Tira-lhe a formosura e o que te fica? Nada.
Mulheres
honradas? Nem a tua mãe! (?) Tu sabes quantos adultérios praticou a tua mãe
para com teu pai! Nenhum. O que nunca, nunca tu me poderás dizer é quantos ela
pensaria em praticar. Para seres feliz no Amor precisas de ser como na Vida:
egoísta, seco e mau. Se não fores infame serás imbecil. Se fores romântico,
sonhador e amoroso, elas inventarão para crucificar a tua paixão mil laços
traiçoeiros, mil enganos, mil atrocidades. Se estimares a tua mulher serás
atraiçoado por ela, como se estimares a tua mãe ela te difamará. Sê orgulhoso?
Uma mulher? Há tantas mulheres por esse mundo! Um amor? Tantos amores virão
substituir este. As mulheres ou se castigam ou se desprezam. E se desprezares a
tua amante, ela inventará carícias mil para te apaixonar, te agradar, te
satisfazer. A sua boca ardente carregada de beijos como uma árvore carregadinha
de flor, tatuará no teu corpo uma legenda extraordinária de dedicações e de
carícias. Sê pois canalha com as mulheres (??), que elas gostam dos
infinitamente canalhas. Eis o dilema: beijava os pés à minha mulher e ela
atraiçoava-me, bato-lhe e ela adora-me.
No Amor, como na Vida, de quem é o triunfo? Dos
fortes, dos que mentem, dos que batem, dos que falseiam.
Se queres ser feliz sê, como eu, brutal na posse, canibal na ambição, sem uma
aresta de apego a uma alma, pisando sempre, avançando sempre, crânio de sílex
na energia, coração de sílex nas dedicações e nas torpezas. O Amor faz tantos
crimes como a guerra. Foi por amor que a minha vizinha fronteira despedaçou do
quarto andar o corpo na calçada. Que este homem se deitou nos rails à passagem do
comboio. Que aquela costureira tomou fósforos e está no hospital. Que estoutra se
meteu a freira. Que esta afivelou à rival uma máscara de vitríolo que o tempo
não apagará.
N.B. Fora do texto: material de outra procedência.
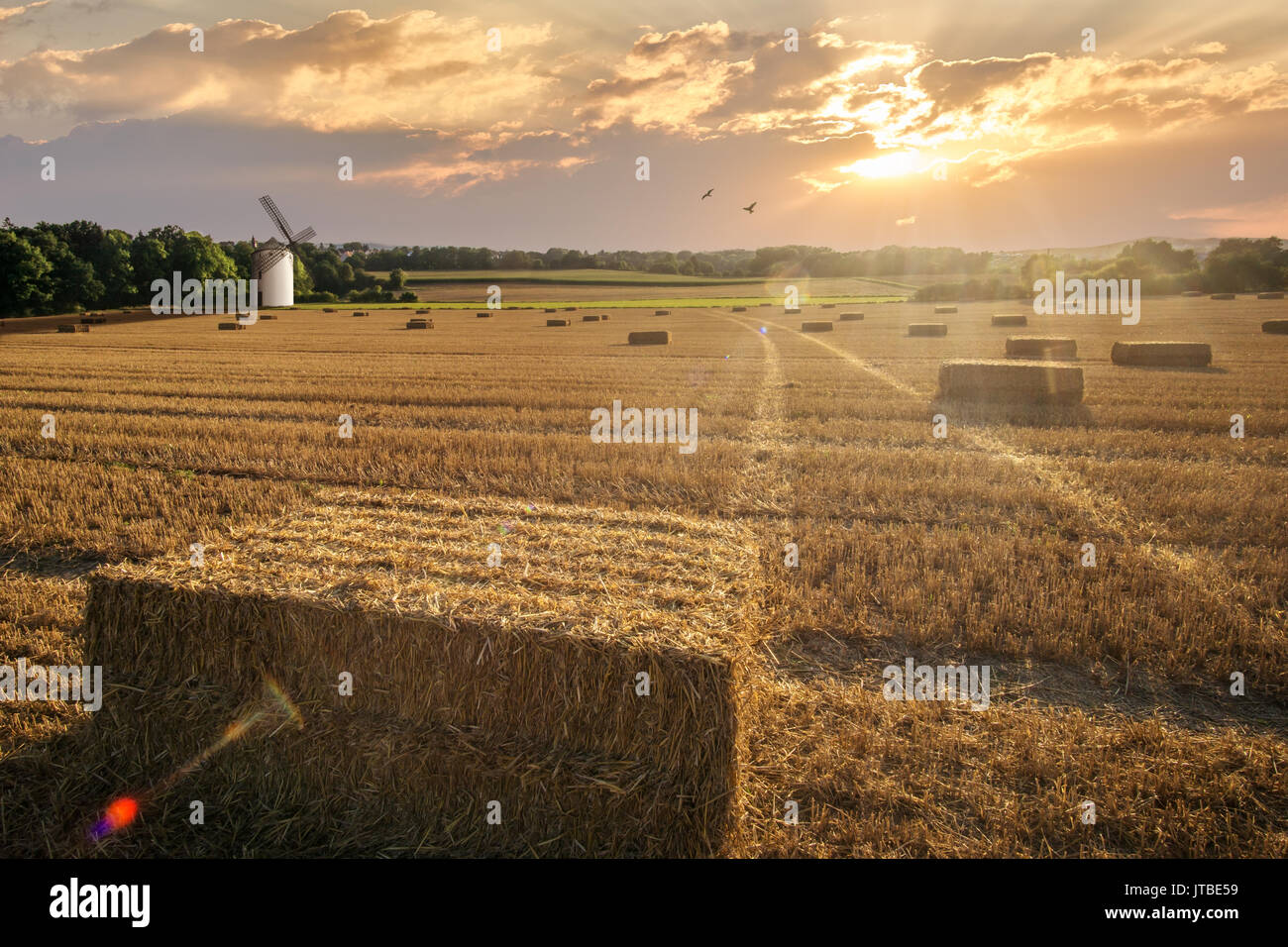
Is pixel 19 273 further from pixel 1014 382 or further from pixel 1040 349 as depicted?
pixel 1014 382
Foi por amor que este homem roubou a casa onde estava empregado e
se matou quando lhe bateu à porta a polícia; que este outro, que tu não
conheces, vem ter comigo pedindo-me dinheiro para mandar um ramo à sua actriz,
que o despreza, oferecendo-se-me em troca para matar um homem se preciso for;
que este mancebo que passava todos os dias na minha rua, pensativo e tristonho,
apareceu um belo dia enforcado no seu quarto; que aquele delirou de amor e
acabou morto de frio numa rua. Que este homem se arruinou ao jogo para dar à
amante; que este matou e foi degredado; que este roubou, entisicou, está na cadeia
ou no hospital». In Albino Forjaz
Sampaio, Palavras Cínicas, 1905, prefácio de Fred Teixeira, Wikipédia, 2011,
Editora Guerra e Paz, ISBN 978-989-702-000-1.